▶ PAGE TEXT
Fewer children seem to get infected by the coronavirus, and those who do only have mild symptoms. However, the question remains of whether they can pass it on to adults, continuing the chain of transmission.
Several countries, including Finland, France, Germany, Israel, the Netherlands and the United Kingdom have all either reopened schools or are looking to reopen them in the next few weeks. In some of these countries, the rate of community transmission is low enough that they can take the risk. However, epidemiologists who've reviewed the results of the studies warn that reopening schools in other countries, like the United States, could nudge the outbreak's reproduction number -- the number of new infections estimated to come from a single case -- to dangerous levels.
In a study published last week in the journal Science, researchers found that children were about a third as susceptible to coronavirus infections compared to adults. However, when schools were opened, the children had about three times as many contacts as adults. This means they have three times as many chances to get infected, evening out the results.
The researchers stated that based on their data, which covered the cities of Wuhan and Shanghai, while closing schools on their own would not be enough to stop the outbreak, it can reduce the surge by about 40 to 60 percent and slow the epidemic's course.
“My simulation shows that yes, if you reopen the schools, you’ll see a big increase in the reproduction number, which is exactly what you don’t want,” said Marco Ajelli, one of the researchers involved in the study.

▶ SUPPLIED INFORMATION
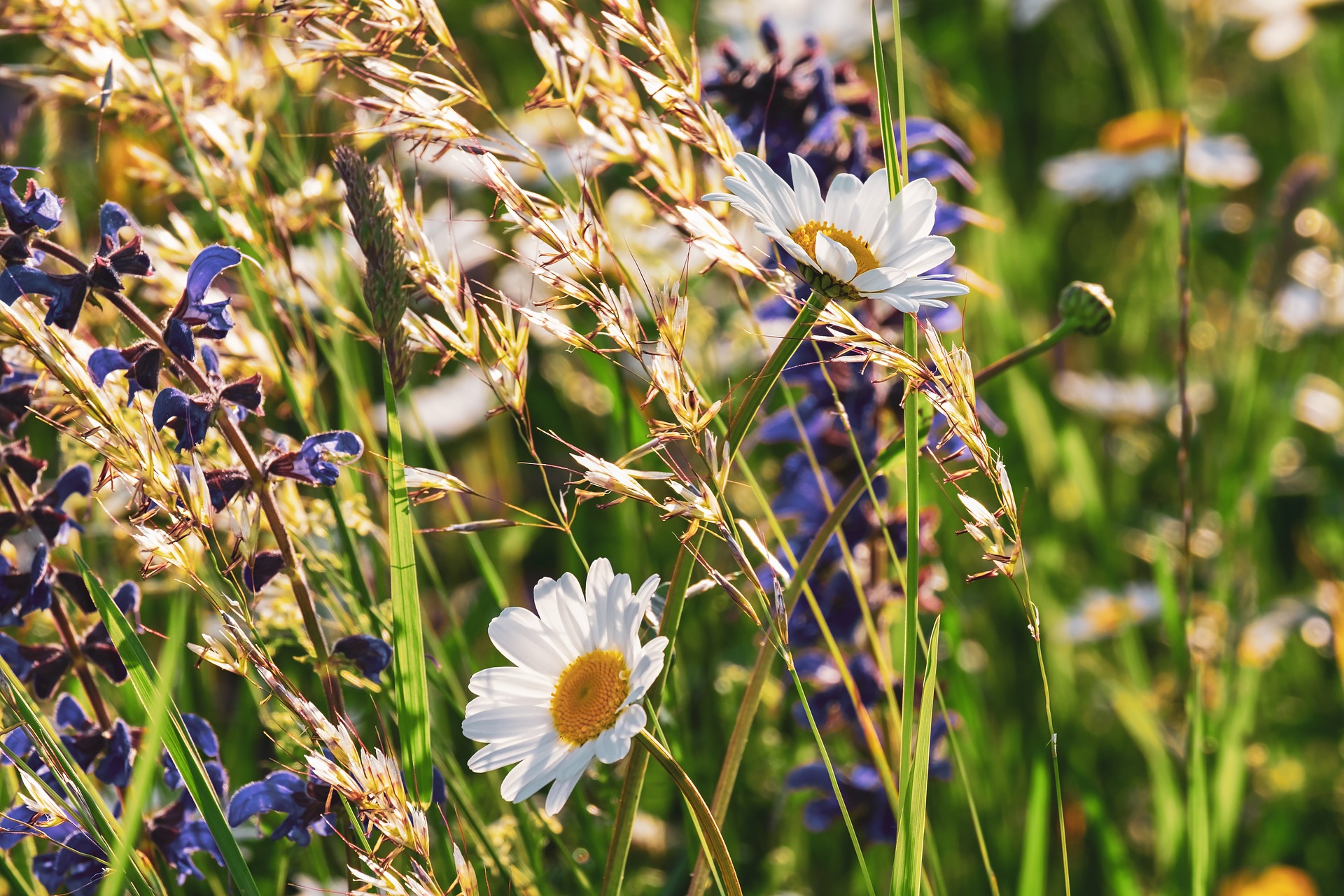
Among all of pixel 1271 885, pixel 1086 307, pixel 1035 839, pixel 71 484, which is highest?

▶ WHAT TO DO
a – Please extract the passage of the article on children and the coronavirus from "Several countries, including" up to and including "to dangerous levels.".
b – Extend the article on children and the coronavirus, picking up right after its last sentence.
These lines have nothing to do with the text about children and the coronavirus.

▶ ANSWERS TO THE TASKS
a –
Several countries, including Finland, France, Germany, Israel, the Netherlands and the United Kingdom have all either reopened schools or are looking to reopen them in the next few weeks. In some of these countries, the rate of community transmission is low enough that they can take the risk. However, epidemiologists who've reviewed the results of the studies warn that reopening schools in other countries, like the United States, could nudge the outbreak's reproduction number -- the number of new infections estimated to come from a single case -- to dangerous levels.

b –
The second study, led by Dr. Christian Drosten, was more straightforward. Dr. Drosten and his team in Berlin tested 60,000 people, both children and adults. They found that children who test positive harbor just as much or even more of the virus as adults do. The researchers presume that this makes them just as infectious.
Dr. Drosten's team also analyzed a group of 47 infected children between the ages of one and 11. Of these, 15 had an underlying condition or were hospitalized, but the remaining were mostly symptom-free. Their testing showed that the asymptomatic children had viral loads that were just as high or higher than those of symptomatic children, or even adults.
“In this cloud of children, there are these few children that have a virus concentration that is sky-high,” stated Dr. Drosten said.
He also noted that there a significant body of work exists that suggests that a person's viral load tracks closely with how infectious they are. With this, he said that he is “a bit reluctant to happily recommend to politicians that we can now reopen day cares and schools.”
Dr. Drosten's study has yet to undergo peer review. He posted it on his website due to the ongoing discussion about reopening schools in Germany.
While the studies posited that reopening schools will allow the virus to spread, some experts have stated that the decision to reopen schools cannot be based solely on trying to prevent transmission.
“I think we have to take a holistic view of the impact of school closures on kids and our families,” said Dr. Jennifer Nuzzo of the Johns Hopkins Bloomberg School of Public Health. “I do worry at some point, the accumulated harms from the measures may exceed the harm to the kids from the virus.”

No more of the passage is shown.